(Beginning of GIVEN DATA)
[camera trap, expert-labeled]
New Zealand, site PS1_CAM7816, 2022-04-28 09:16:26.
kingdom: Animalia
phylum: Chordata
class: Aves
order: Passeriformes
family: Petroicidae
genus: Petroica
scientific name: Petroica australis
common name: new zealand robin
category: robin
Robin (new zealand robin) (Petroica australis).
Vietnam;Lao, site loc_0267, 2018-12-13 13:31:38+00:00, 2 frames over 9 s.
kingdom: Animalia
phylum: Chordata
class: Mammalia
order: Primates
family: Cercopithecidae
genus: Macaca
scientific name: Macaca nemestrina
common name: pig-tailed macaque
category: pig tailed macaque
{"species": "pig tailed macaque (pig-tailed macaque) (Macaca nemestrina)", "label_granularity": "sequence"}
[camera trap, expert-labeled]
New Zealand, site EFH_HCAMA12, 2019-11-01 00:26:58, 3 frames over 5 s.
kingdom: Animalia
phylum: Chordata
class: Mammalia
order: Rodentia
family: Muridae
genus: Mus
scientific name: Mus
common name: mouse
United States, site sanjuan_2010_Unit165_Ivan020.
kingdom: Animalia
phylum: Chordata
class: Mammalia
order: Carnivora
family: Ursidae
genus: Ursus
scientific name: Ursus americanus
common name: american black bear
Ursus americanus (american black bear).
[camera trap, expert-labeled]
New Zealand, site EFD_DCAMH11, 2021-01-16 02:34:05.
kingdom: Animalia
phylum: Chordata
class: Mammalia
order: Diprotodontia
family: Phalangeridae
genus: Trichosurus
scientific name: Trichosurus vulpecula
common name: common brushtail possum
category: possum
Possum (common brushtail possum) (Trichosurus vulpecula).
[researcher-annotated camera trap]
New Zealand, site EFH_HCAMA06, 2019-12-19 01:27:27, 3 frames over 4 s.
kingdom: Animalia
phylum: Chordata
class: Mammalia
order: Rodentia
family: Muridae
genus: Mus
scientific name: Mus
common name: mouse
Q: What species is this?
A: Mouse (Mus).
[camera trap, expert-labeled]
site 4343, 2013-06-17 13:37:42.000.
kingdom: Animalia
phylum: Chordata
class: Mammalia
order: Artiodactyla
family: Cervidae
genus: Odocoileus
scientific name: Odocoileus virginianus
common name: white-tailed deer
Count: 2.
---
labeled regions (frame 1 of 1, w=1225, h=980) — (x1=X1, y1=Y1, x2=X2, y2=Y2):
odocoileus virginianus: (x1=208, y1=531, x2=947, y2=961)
(End of GIVEN DATA)
- WHAT YOU SHOULD DO
Give back every line of the data exactly as it was written.

- ANSWER BOX
[camera trap, expert-labeled]
New Zealand, site PS1_CAM7816, 2022-04-28 09:16:26.
kingdom: Animalia
phylum: Chordata
class: Aves
order: Passeriformes
family: Petroicidae
genus: Petroica
scientific name: Petroica australis
common name: new zealand robin
category: robin
Robin (new zealand robin) (Petroica australis).
Vietnam;Lao, site loc_0267, 2018-12-13 13:31:38+00:00, 2 frames over 9 s.
kingdom: Animalia
phylum: Chordata
class: Mammalia
order: Primates
family: Cercopithecidae
genus: Macaca
scientific name: Macaca nemestrina
common name: pig-tailed macaque
category: pig tailed macaque
{"species": "pig tailed macaque (pig-tailed macaque) (Macaca nemestrina)", "label_granularity": "sequence"}
[camera trap, expert-labeled]
New Zealand, site EFH_HCAMA12, 2019-11-01 00:26:58, 3 frames over 5 s.
kingdom: Animalia
phylum: Chordata
class: Mammalia
order: Rodentia
family: Muridae
genus: Mus
scientific name: Mus
common name: mouse
United States, site sanjuan_2010_Unit165_Ivan020.
kingdom: Animalia
phylum: Chordata
class: Mammalia
order: Carnivora
family: Ursidae
genus: Ursus
scientific name: Ursus americanus
common name: american black bear
Ursus americanus (american black bear).
[camera trap, expert-labeled]
New Zealand, site EFD_DCAMH11, 2021-01-16 02:34:05.
kingdom: Animalia
phylum: Chordata
class: Mammalia
order: Diprotodontia
family: Phalangeridae
genus: Trichosurus
scientific name: Trichosurus vulpecula
common name: common brushtail possum
category: possum
Possum (common brushtail possum) (Trichosurus vulpecula).
[researcher-annotated camera trap]
New Zealand, site EFH_HCAMA06, 2019-12-19 01:27:27, 3 frames over 4 s.
kingdom: Animalia
phylum: Chordata
class: Mammalia
order: Rodentia
family: Muridae
genus: Mus
scientific name: Mus
common name: mouse
Q: What species is this?
A: Mouse (Mus).
[camera trap, expert-labeled]
site 4343, 2013-06-17 13:37:42.000.
kingdom: Animalia
phylum: Chordata
class: Mammalia
order: Artiodactyla
family: Cervidae
genus: Odocoileus
scientific name: Odocoileus virginianus
common name: white-tailed deer
Count: 2.
---
labeled regions (frame 1 of 1, w=1225, h=980) — (x1=X1, y1=Y1, x2=X2, y2=Y2):
odocoileus virginianus: (x1=208, y1=531, x2=947, y2=961)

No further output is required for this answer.